De commentaren achteraf logen er niet om. ‘Noé is een vrouwenhater!’ ‘Noé is alleen geïnteresseerd in goedkoop choqueren!’ tot zelfs ‘Noé is een fascist!’. Oud nieuws voor de filmmaker (zoon van een internationaal gerenommeerde Argentijnse beeldhouwer), die zijn hele carrière al dat soort reacties te horen krijgt. Komt ervan als je buiten de lijntjes kleurt. Wat de wereld van zijn films denkt, zal Noé overigens worst wezen. Hij is een door en door onafhankelijke beeldenstormer, die in de traditie van surrealisten zoals Buñuel zijn ding doet, buiten alle geldende waarden en normen om.
‘Irréversible’ verdeelt het publiek in twee kampen: ofwel ben je onder de indruk, ofwel haat je de film. Was het je doel om zulke extreme reacties uit te lokken?

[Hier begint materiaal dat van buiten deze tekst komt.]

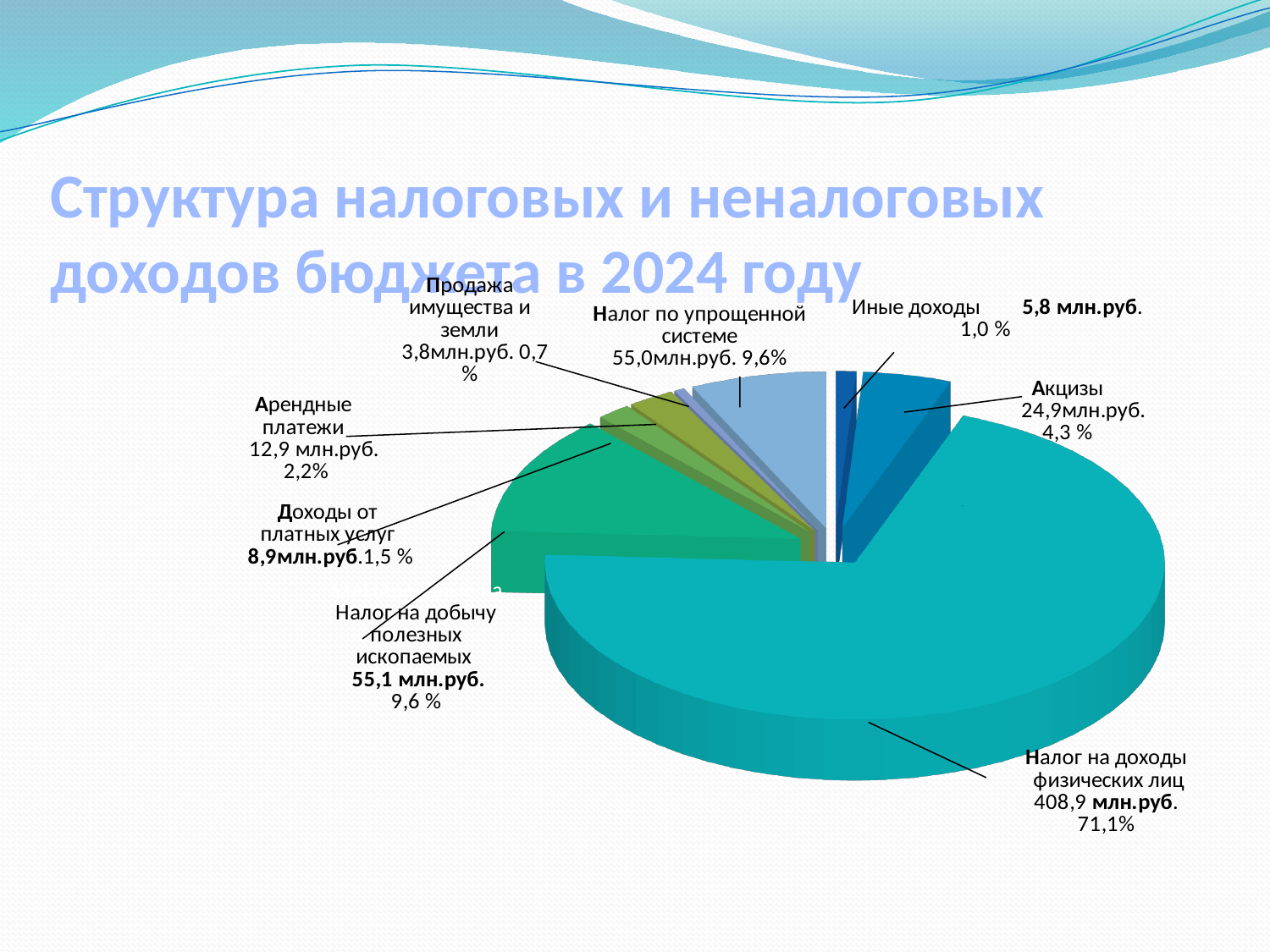
What is the value for Акцизы? 24,9 млн.руб. What is the difference in value between Налог на доходы физических лиц and Акцизы? 384,0 млн.руб. Which category has the smallest slice of the pie? Продажа имущества и земли Which category has the largest slice of the pie? Налог на доходы физических лиц How many categories (slices) does the pie chart have? 8 What is the value for Налог на доходы физических лиц? 408,9 млн.руб. What is the value for Иные доходы? 5,8 млн.руб. Which is larger, Акцизы or Арендные платежи? Акцизы What type of chart is shown on the slide? Pie chart What share of the pie does Налог по упрощенной системе represent? 9,6% What share of the pie does Налог на доходы физических лиц represent? 71,1% What is the title of the chart on the slide? Структура налоговых и неналоговых доходов бюджета в 2024 году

Gaspar Noé: Ik begrijp dat hij dat effect heeft, maar dat was niet mijn reden om hem te maken. Ik wou gewoon een film maken die ik zelf wou zien. Ik weet nog dat ik halverwege Straw Dogs, tijdens de verkrachtingsscène, de zaal ben uit gelopen omdat ik het niet meer uithield. Later ben ik die film opnieuw gaan bekijken en nu heb ik heel veel respect voor wat Peckinpah daar bereikt. Idem voor Salo van Pasolini. Als je de beestachtigheid van de mens wil beschrijven, moet je ervoor gaan. Dan kan je geen halfslachtige poging doen. Net zoals je ervoor moet gaan als je de meest beschaafde en sentimentele kant van de mens wil tonen. In mijn film heb je die twee extremen.
Als ik het goed begrepen heb, begint de film bij de hel en eindigt hij in de hemel.
Noé: Hij begint bij de pure barbaarsheid en eindigt bij de beschaving. Het gaat van louter destructie naar de drang om leven te scheppen.
Waarom is je idee van de hel een SM-club voor homoseksuelen?
Noé: Omdat mijn idee van de hel een wereld zonder vrouwen is. Zo’n plaats had een gevangenis kunnen zijn of een kazerne, maar ik heb uiteindelijk gekozen voor een homoclub. Meer moet je er niet achter zoeken. De personages gaan een man zoeken in een milieu waar er louter mannen zijn.
Daarom dat de prostituee die hen de weg toont half man half vrouw is?
Noé: In die scène zijn het allemaal travelots, semi-transseksuelen. We hebben de straten afgeschuimd naar echte she-males. ( grijns)
‘Le temps détruit tout’, luidt de slogan van de film. Wat bedoel je daar precies mee?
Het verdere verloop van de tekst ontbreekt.